Melodically, it’s the third couplet that’s significant. Thomas Anderson, the singer from whom Vaughan Williams recorded the original song, varied the tune here – doubtless for expressive purposes – rather than repeat the melodic line of the second couplet. You might have expected Vaughan Williams to iron out that difference in the hymnbook, because having the same line twice would have made it easier on the congregation, and anyway the rationale for the variant was gone. But Vaughan Williams kept it, and in doing so, as the musicologist Julian Onderdonk has pointed out, was thinking both as a composer (the variant still works, because it calls our attention to Chesterton’s words) and as a musical nationalist, faithful to the music of his people.

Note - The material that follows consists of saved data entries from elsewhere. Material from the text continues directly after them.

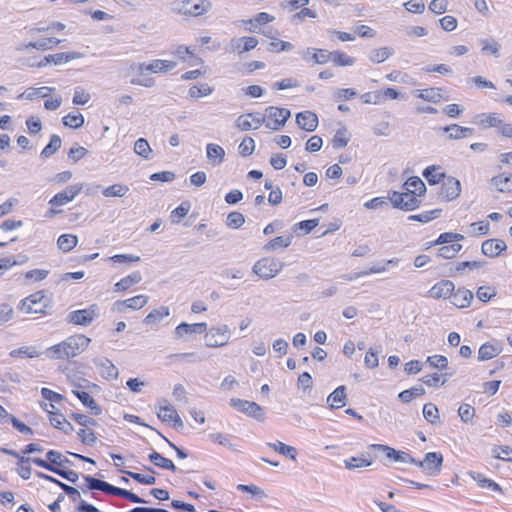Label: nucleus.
Returning <instances> with one entry per match:
<instances>
[{
  "label": "nucleus",
  "instance_id": "nucleus-6",
  "mask_svg": "<svg viewBox=\"0 0 512 512\" xmlns=\"http://www.w3.org/2000/svg\"><path fill=\"white\" fill-rule=\"evenodd\" d=\"M290 116V110L270 106L266 109V127L278 131L285 125Z\"/></svg>",
  "mask_w": 512,
  "mask_h": 512
},
{
  "label": "nucleus",
  "instance_id": "nucleus-39",
  "mask_svg": "<svg viewBox=\"0 0 512 512\" xmlns=\"http://www.w3.org/2000/svg\"><path fill=\"white\" fill-rule=\"evenodd\" d=\"M27 300L31 302V305L36 308H42L47 312V309L51 307V300L44 294V291H37L27 297Z\"/></svg>",
  "mask_w": 512,
  "mask_h": 512
},
{
  "label": "nucleus",
  "instance_id": "nucleus-47",
  "mask_svg": "<svg viewBox=\"0 0 512 512\" xmlns=\"http://www.w3.org/2000/svg\"><path fill=\"white\" fill-rule=\"evenodd\" d=\"M61 143V138L58 135H51L49 143L41 151V157L48 158L55 154L61 148Z\"/></svg>",
  "mask_w": 512,
  "mask_h": 512
},
{
  "label": "nucleus",
  "instance_id": "nucleus-50",
  "mask_svg": "<svg viewBox=\"0 0 512 512\" xmlns=\"http://www.w3.org/2000/svg\"><path fill=\"white\" fill-rule=\"evenodd\" d=\"M423 416L431 424H437L440 422L439 411L435 404L426 403L423 406Z\"/></svg>",
  "mask_w": 512,
  "mask_h": 512
},
{
  "label": "nucleus",
  "instance_id": "nucleus-32",
  "mask_svg": "<svg viewBox=\"0 0 512 512\" xmlns=\"http://www.w3.org/2000/svg\"><path fill=\"white\" fill-rule=\"evenodd\" d=\"M373 463L372 458L369 454H362L361 456H352L344 460L345 468L348 470H354L361 467H369Z\"/></svg>",
  "mask_w": 512,
  "mask_h": 512
},
{
  "label": "nucleus",
  "instance_id": "nucleus-54",
  "mask_svg": "<svg viewBox=\"0 0 512 512\" xmlns=\"http://www.w3.org/2000/svg\"><path fill=\"white\" fill-rule=\"evenodd\" d=\"M169 315V309L168 307H161L160 309L152 310L145 318L144 323L154 324L160 320H162L164 317H167Z\"/></svg>",
  "mask_w": 512,
  "mask_h": 512
},
{
  "label": "nucleus",
  "instance_id": "nucleus-15",
  "mask_svg": "<svg viewBox=\"0 0 512 512\" xmlns=\"http://www.w3.org/2000/svg\"><path fill=\"white\" fill-rule=\"evenodd\" d=\"M257 45L258 40L255 37L232 38L227 47V51L242 54L253 50Z\"/></svg>",
  "mask_w": 512,
  "mask_h": 512
},
{
  "label": "nucleus",
  "instance_id": "nucleus-27",
  "mask_svg": "<svg viewBox=\"0 0 512 512\" xmlns=\"http://www.w3.org/2000/svg\"><path fill=\"white\" fill-rule=\"evenodd\" d=\"M72 393L81 401V403L90 409L92 415L98 416L102 413V408L96 403L93 397L85 392L79 390H72Z\"/></svg>",
  "mask_w": 512,
  "mask_h": 512
},
{
  "label": "nucleus",
  "instance_id": "nucleus-9",
  "mask_svg": "<svg viewBox=\"0 0 512 512\" xmlns=\"http://www.w3.org/2000/svg\"><path fill=\"white\" fill-rule=\"evenodd\" d=\"M230 405L237 409L240 412L245 413L246 415L258 420H264V411L263 408L257 404L256 402H251L248 400H242L238 398L230 399Z\"/></svg>",
  "mask_w": 512,
  "mask_h": 512
},
{
  "label": "nucleus",
  "instance_id": "nucleus-59",
  "mask_svg": "<svg viewBox=\"0 0 512 512\" xmlns=\"http://www.w3.org/2000/svg\"><path fill=\"white\" fill-rule=\"evenodd\" d=\"M45 354L48 358L54 360L68 359L62 342L47 348Z\"/></svg>",
  "mask_w": 512,
  "mask_h": 512
},
{
  "label": "nucleus",
  "instance_id": "nucleus-29",
  "mask_svg": "<svg viewBox=\"0 0 512 512\" xmlns=\"http://www.w3.org/2000/svg\"><path fill=\"white\" fill-rule=\"evenodd\" d=\"M502 352V347L498 344L486 342L482 344L478 351V360L487 361L490 360Z\"/></svg>",
  "mask_w": 512,
  "mask_h": 512
},
{
  "label": "nucleus",
  "instance_id": "nucleus-19",
  "mask_svg": "<svg viewBox=\"0 0 512 512\" xmlns=\"http://www.w3.org/2000/svg\"><path fill=\"white\" fill-rule=\"evenodd\" d=\"M297 125L307 132H313L318 126V117L312 111H303L296 114Z\"/></svg>",
  "mask_w": 512,
  "mask_h": 512
},
{
  "label": "nucleus",
  "instance_id": "nucleus-26",
  "mask_svg": "<svg viewBox=\"0 0 512 512\" xmlns=\"http://www.w3.org/2000/svg\"><path fill=\"white\" fill-rule=\"evenodd\" d=\"M441 88H426V89H418L413 92L414 96L420 98L427 102L438 103L443 99L441 94ZM447 100V98H444Z\"/></svg>",
  "mask_w": 512,
  "mask_h": 512
},
{
  "label": "nucleus",
  "instance_id": "nucleus-43",
  "mask_svg": "<svg viewBox=\"0 0 512 512\" xmlns=\"http://www.w3.org/2000/svg\"><path fill=\"white\" fill-rule=\"evenodd\" d=\"M270 448L275 450L276 452L289 457L291 460L295 461L297 456V450L296 448L286 445L285 443L281 441H277L275 443H268L267 444Z\"/></svg>",
  "mask_w": 512,
  "mask_h": 512
},
{
  "label": "nucleus",
  "instance_id": "nucleus-46",
  "mask_svg": "<svg viewBox=\"0 0 512 512\" xmlns=\"http://www.w3.org/2000/svg\"><path fill=\"white\" fill-rule=\"evenodd\" d=\"M394 50L390 47H381L370 52L369 59L373 63H382L393 55Z\"/></svg>",
  "mask_w": 512,
  "mask_h": 512
},
{
  "label": "nucleus",
  "instance_id": "nucleus-41",
  "mask_svg": "<svg viewBox=\"0 0 512 512\" xmlns=\"http://www.w3.org/2000/svg\"><path fill=\"white\" fill-rule=\"evenodd\" d=\"M403 188L406 192L415 191L417 196H422L426 192L424 182L417 176L408 178V180L403 184Z\"/></svg>",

It’s hard not to wonder if any of those modern-minded ploughboys later sang the hymn in church, and if they recognised the tune as one that their grandfathers had sung. You might also wonder what fans of heavy metal made of the tune. With metal’s apocalyptic mindset and fondness for grand imagery, it’s perhaps not surprising that words from ‘O God of Earth and Altar’ should have found their way into an Iron Maiden song. But ‘Revelations’, from the band’s 1983 album Piece of Mind, used Chesterton’s complete first verse, together with the ‘King’s Lynn’ tune, and – at the end of the song – adapted Chesterton’s third and final verse.
Chesterton had written this:
Tie in a living tether
the prince and priest and thrall,
bind all our lives together,
smite us and save us all;
in ire and exultation
aflame with faith, and free,
lift up a living nation,
a single sword to thee.
On ‘Revelations’, which is fundamentally a humanist anthem, Iron Maiden’s singer Bruce Dickinson gives us a verse that begins: ‘Bind all of us together, / Ablaze with hope and free …’ It is pugnacious, certainly, but not as pugnacious as Chesterton, who wanted the whole lot of us smitten, in readiness for a fresh start.
And was that sentiment also at the back of Vaughan Williams’ mind when he fitted the poet’s words to a traditional melody? Did it occur to him that he was giving an endangered tune a fresh start?